Pourtant, le tribunal de Perpignan n’a pas été oublié dans le cadre du renforcement annoncé des effectifs de magistrats. Le corps judiciaire est passé de 36 à 38 magistrats, avec la création de deux nouveaux postes spécialisés. L’affectation d’un nouveau juge d’instruction porte désormais l’effectif du service départemental à cinq cabinets*. Laurence Grau, juge des enfants, permet de porter à quatre cabinets le pôle enfance. Le tribunal a également augmenté le nombre d’assistants des magistrats au siège.
Le procureur insiste sur la hausse de la cocaïne dans les Pyrénées-Orientales
Autre cheval de bataille de la juridiction, le traitement de la délinquance. « L’année 2023 est contrastée et atypique, entre une augmentation de 10% de la délinquance en zone gendarmerie et phénomène exceptionnel, une diminution en zone police », annonce Pierre Viard. Le procureur explique cette baisse par les renforts de gendarmerie en ville. Une baisse qu’il faut relier à une légère diminution de la délinquance estivale. En zone police, le tribunal note une forte diminution de la délinquance. Elle concerne tant les atteintes aux biens (-15 %), que les atteintes à la personne, avec des phénomènes qui disparaissent comme les vols avec violence.

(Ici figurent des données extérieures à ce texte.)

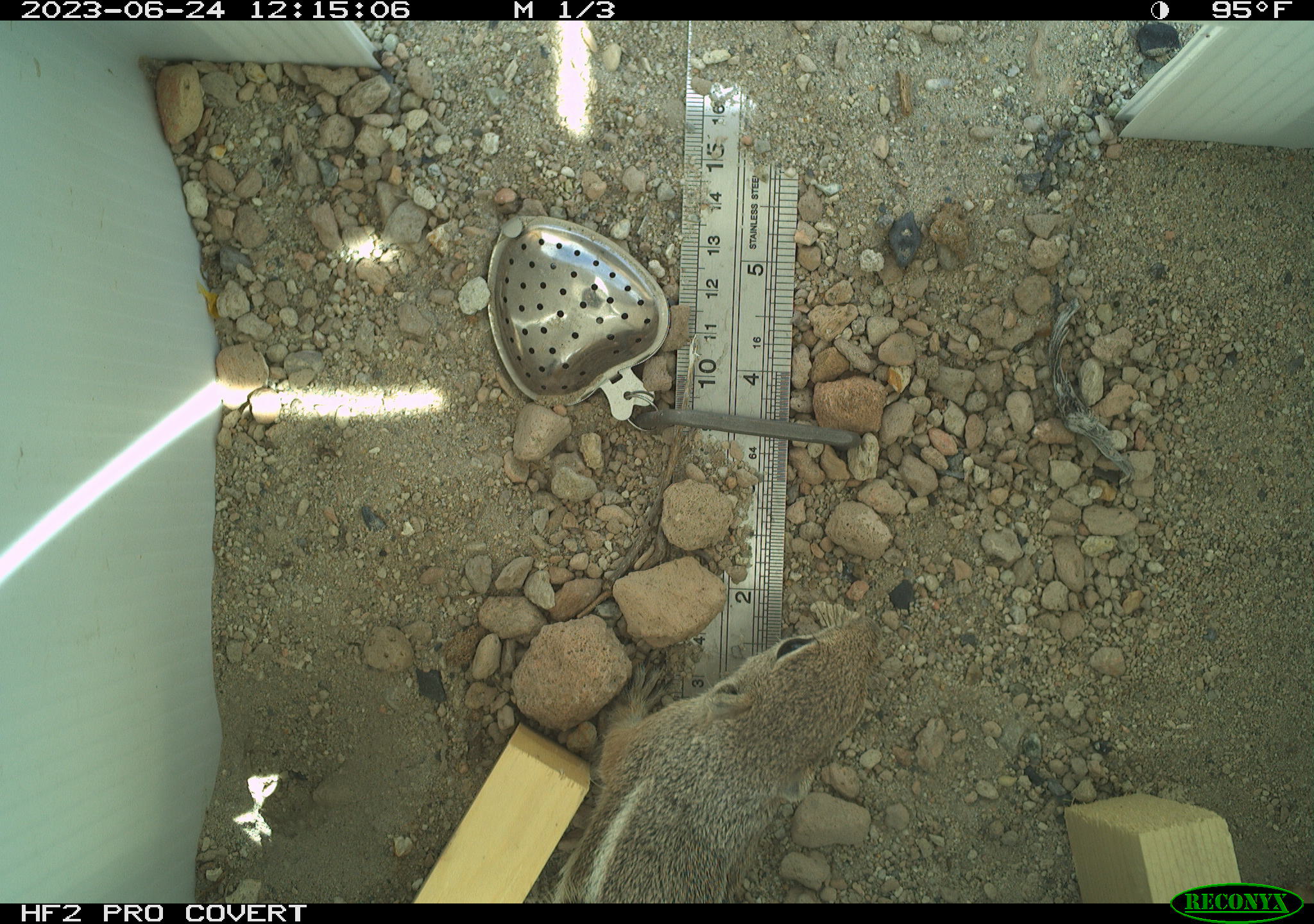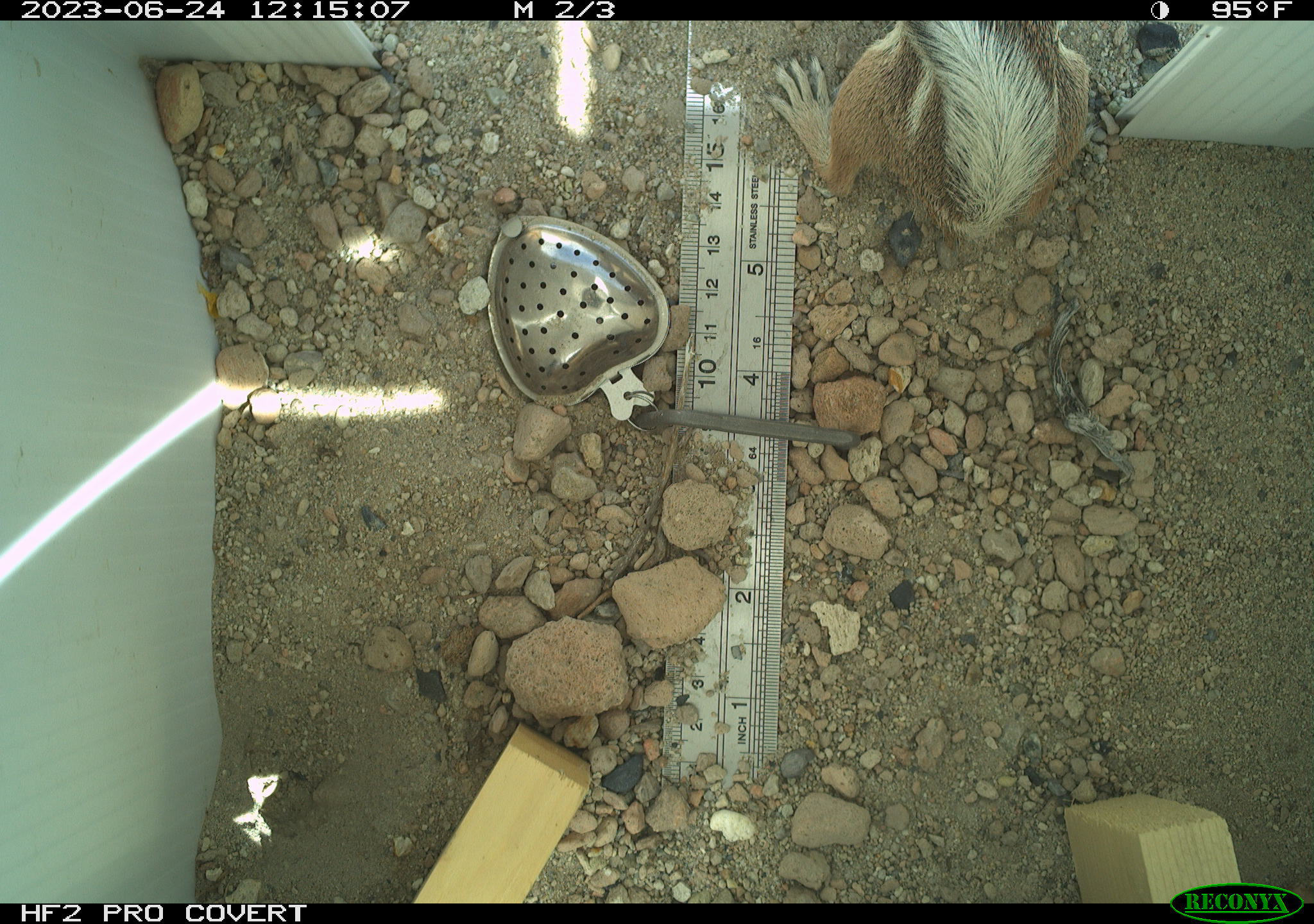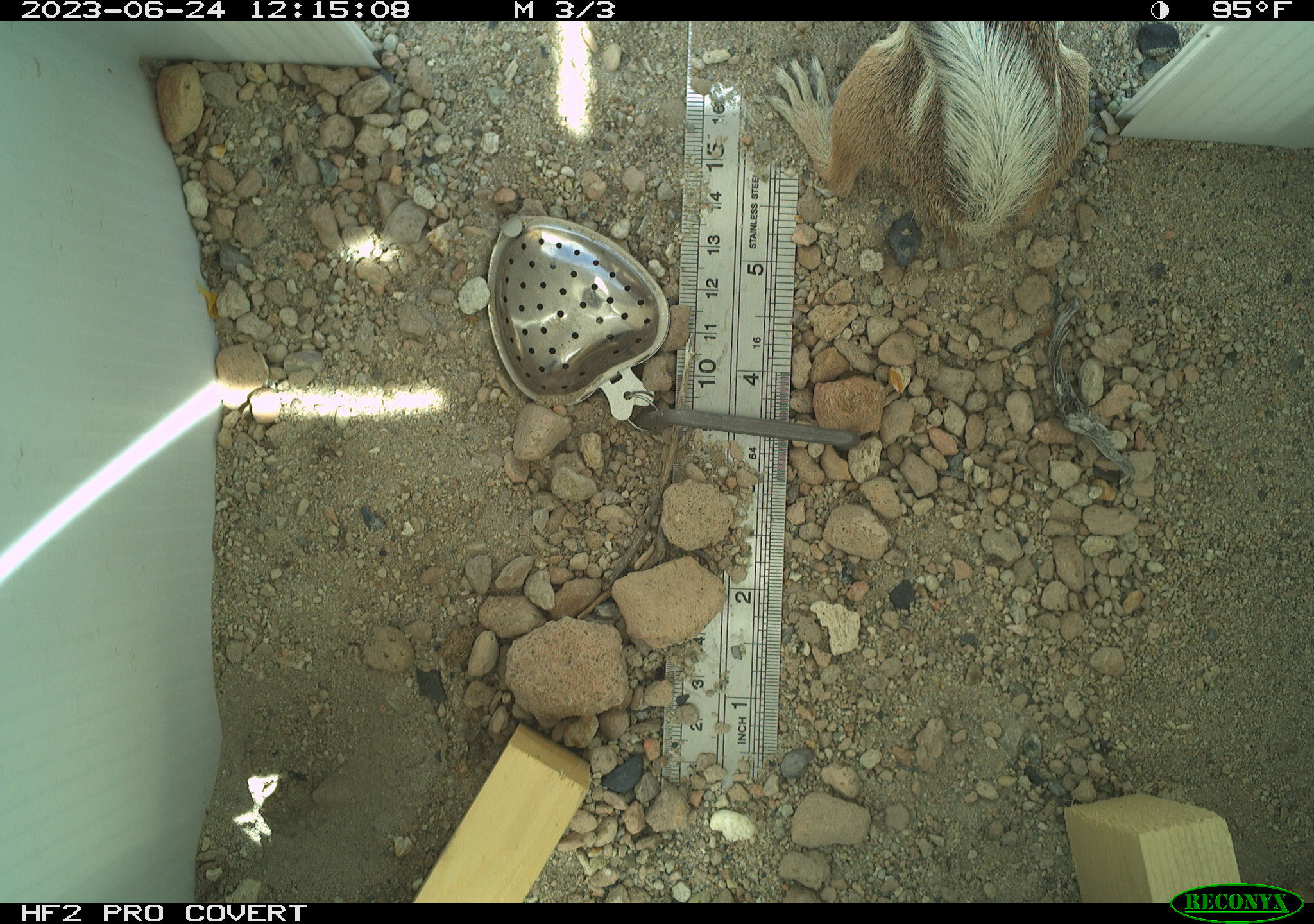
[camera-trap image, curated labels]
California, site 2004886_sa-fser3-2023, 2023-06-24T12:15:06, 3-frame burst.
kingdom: Animalia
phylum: Chordata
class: Mammalia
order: Rodentia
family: Sciuridae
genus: Ammospermophilus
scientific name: Ammospermophilus leucurus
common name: white-tailed antelope squirrel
White-tailed antelope squirrel (Ammospermophilus leucurus).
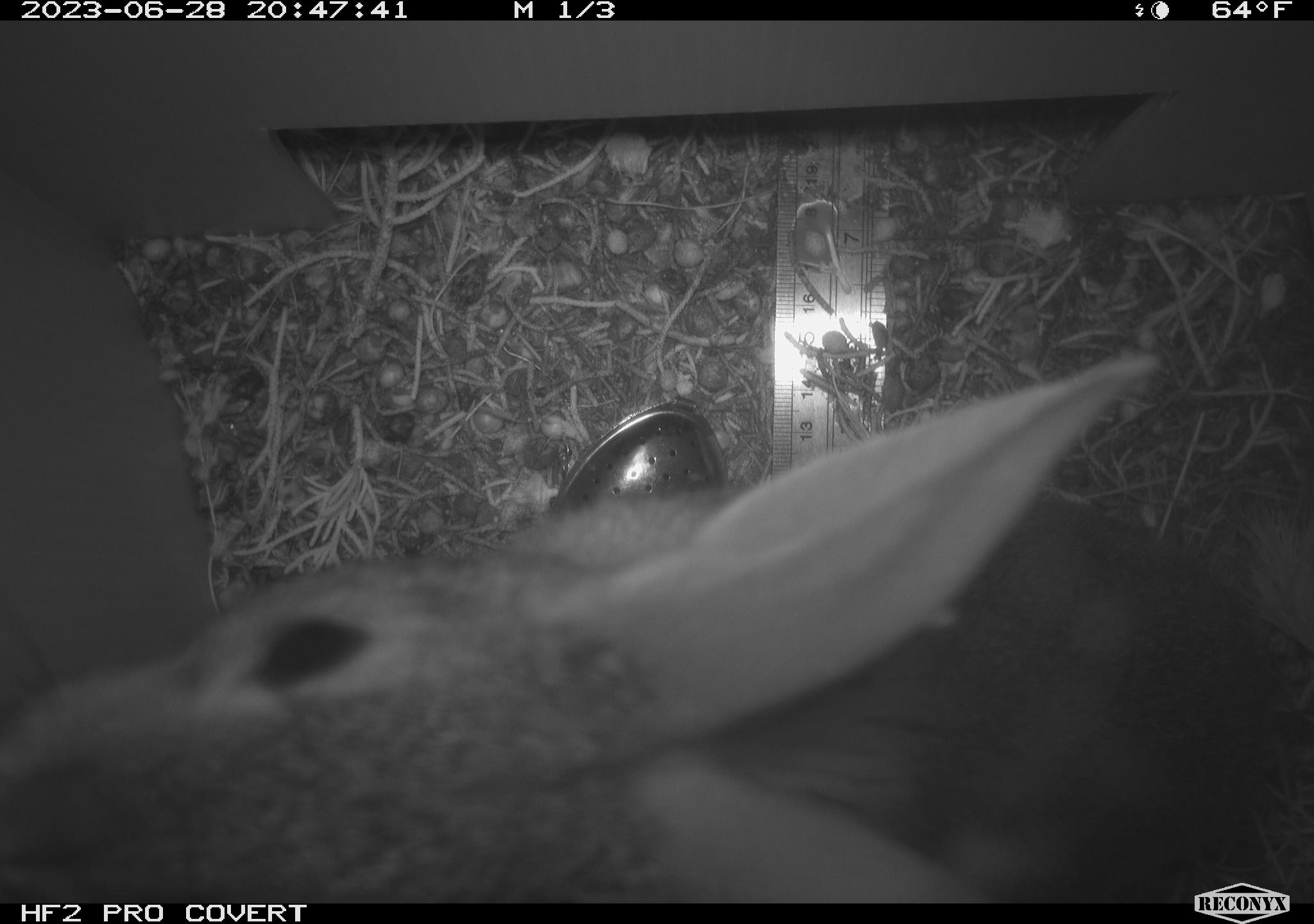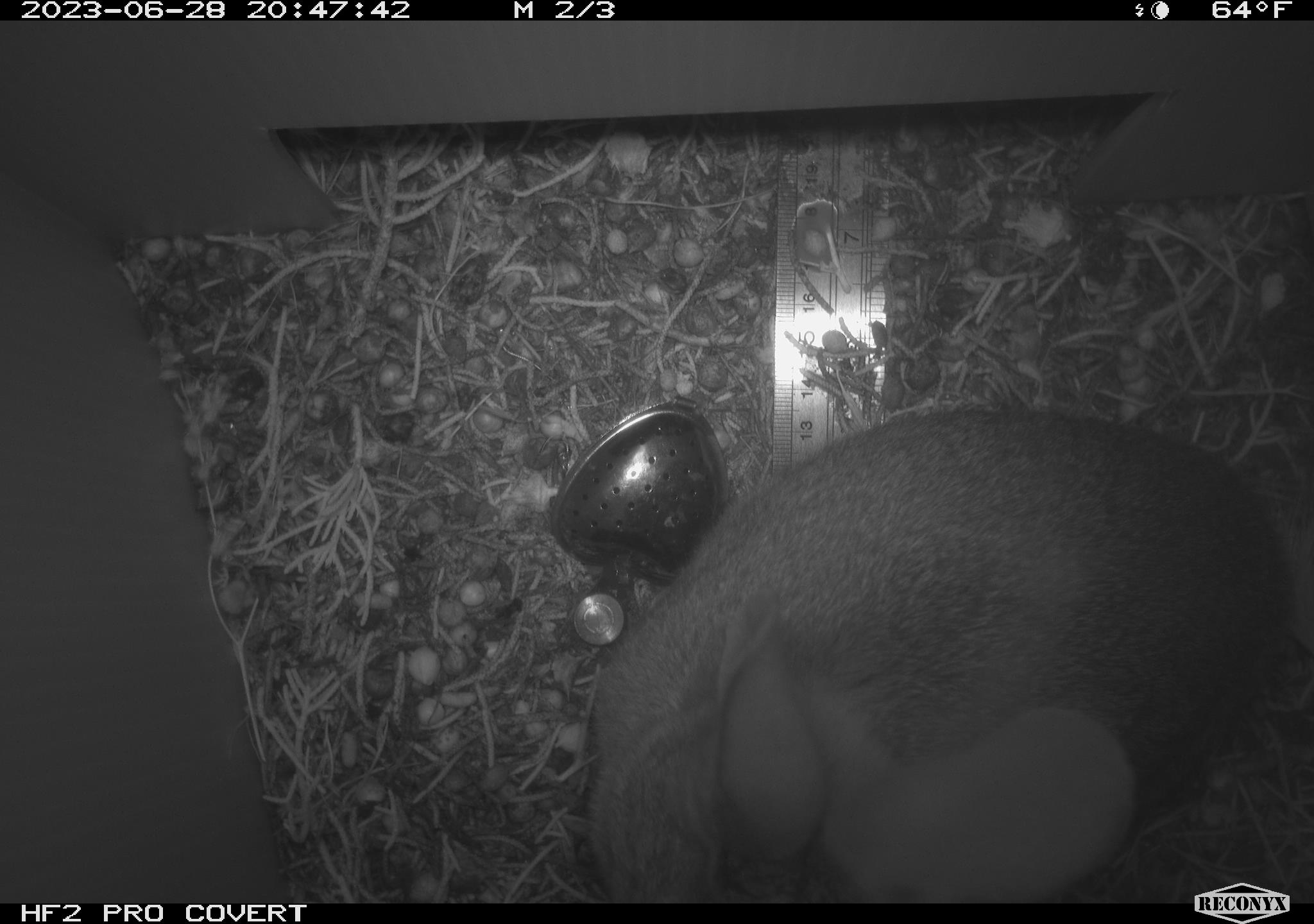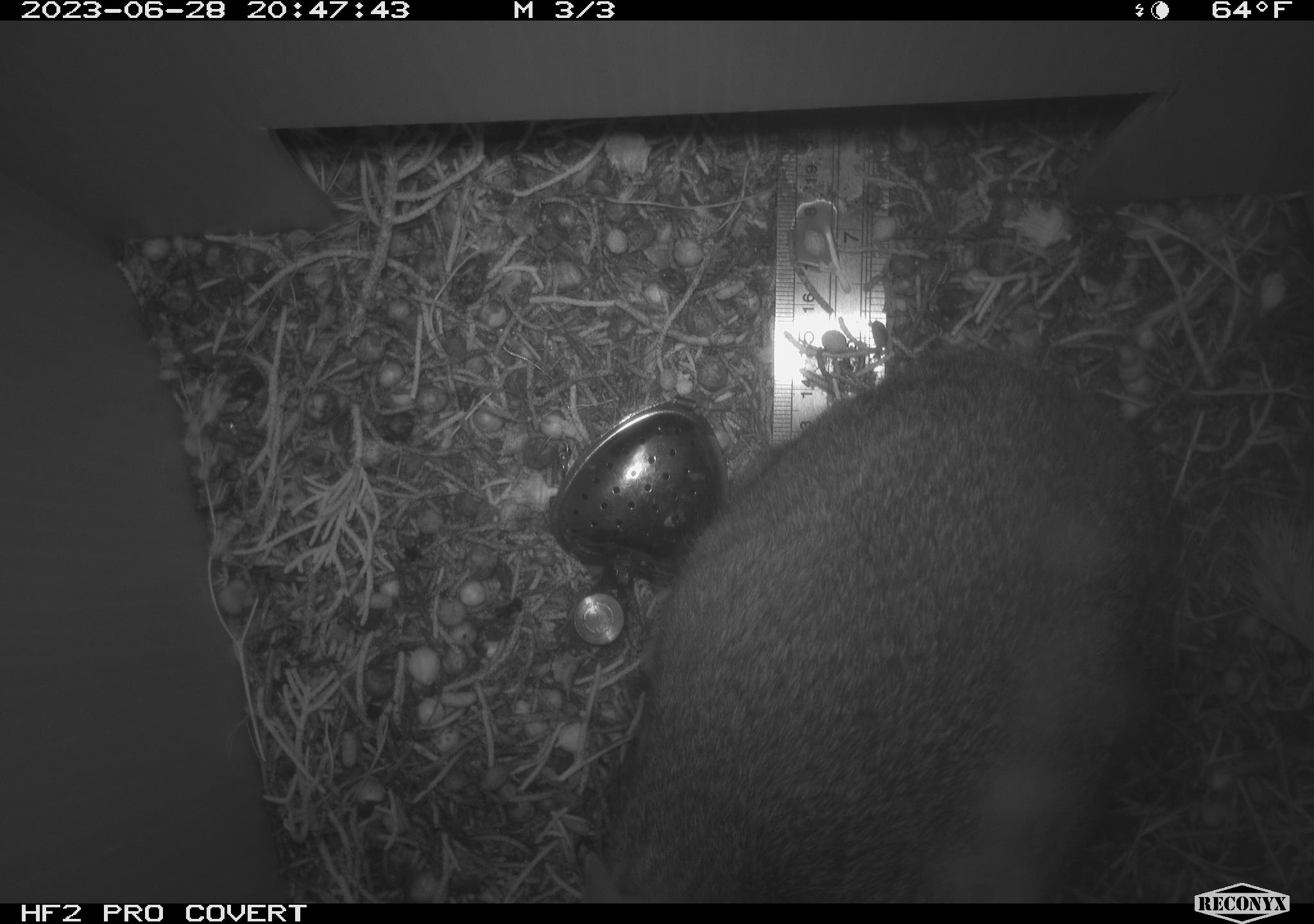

Le départ des renforts « mobile » va t’il changer la donne ?
Selon le procureur, la lutte contre le trafic de stupéfiants s’intensifie avec la multiplication d’opérations contre le deal de rue, le démantèlement des points de revente et le contrôle aux frontières. « Les délinquants sont ingénieux et nous ne cessons de les voir multiplier les modes d’acheminement, y compris par voie postale et maritime », assure le président du tribunal. En 2023, on constate une légère baisse des saisies de cannabis. Autour de 15 tonnes, contre 15 à 18 les années précédentes. En revanche, les saisies de cocaïne ont atteint des seuils records, de 15 kilos par an, en moyenne jusque-là, en 2023, les services ont saisi près de 400 kilos.
La surpopulation carcérale au coeur de la politique pénale
La situation du centre pénitentiaire de Perpignan demeure au cœur de l’action du parquet. Celui-ci a mis en place une politique de régulation carcérale. Concrètement, le parquet est encouragé à ne plus mettre en exécution les courtes peines d’emprisonnement inférieures à six mois, au profit d’aménagement de peine.
L’assignation à résidence sous bracelet électronique peut par exemple permettre l’incarcération des auteurs d’infractions plus lourdes. « Si nous ne faisons pas de cette régulation un principe, nous n’aurons pas une maison d’arrêt aux normes humaines », explique Jean-David Cavaillé, qui a fait le choix en 2021 de ressaisir les juges d’application des peines pour trouver des alternatives à la détention.
Le nouveau tribunal agrandi et rénové attendu pour 2030
Si l’inauguration du bâtiment provisoire réjouit, c’est surtout parce qu’elle marque une nouvelle étape dans le processus d’amélioration des conditions de la justice dans le département. Pour le président du tribunal, l’ouverture du site de l’Abbé Pierre est porteuse de grands espoirs. Le concours d’architecte du Palais Arago est enfin lancé et le résultat est attendu pour le printemps prochain.
Le bâtiment inauguré en cette fin novembre s’articule autour d’une grande salle d’audience qui accueillera les premiers procès d’assises dès le 15 janvier 2024. Autour de la salle d’audience, la salle des pas perdus, un vrai bureau d’aides aux victimes, plusieurs boxes dédiés aux échanges entre avocats et leurs clients et cinq cellules équipées, dont deux collectives.
*Un cabinet est composé d’un binôme composé d’un ou d’une juge accompagnée d’un ou d’une greffière.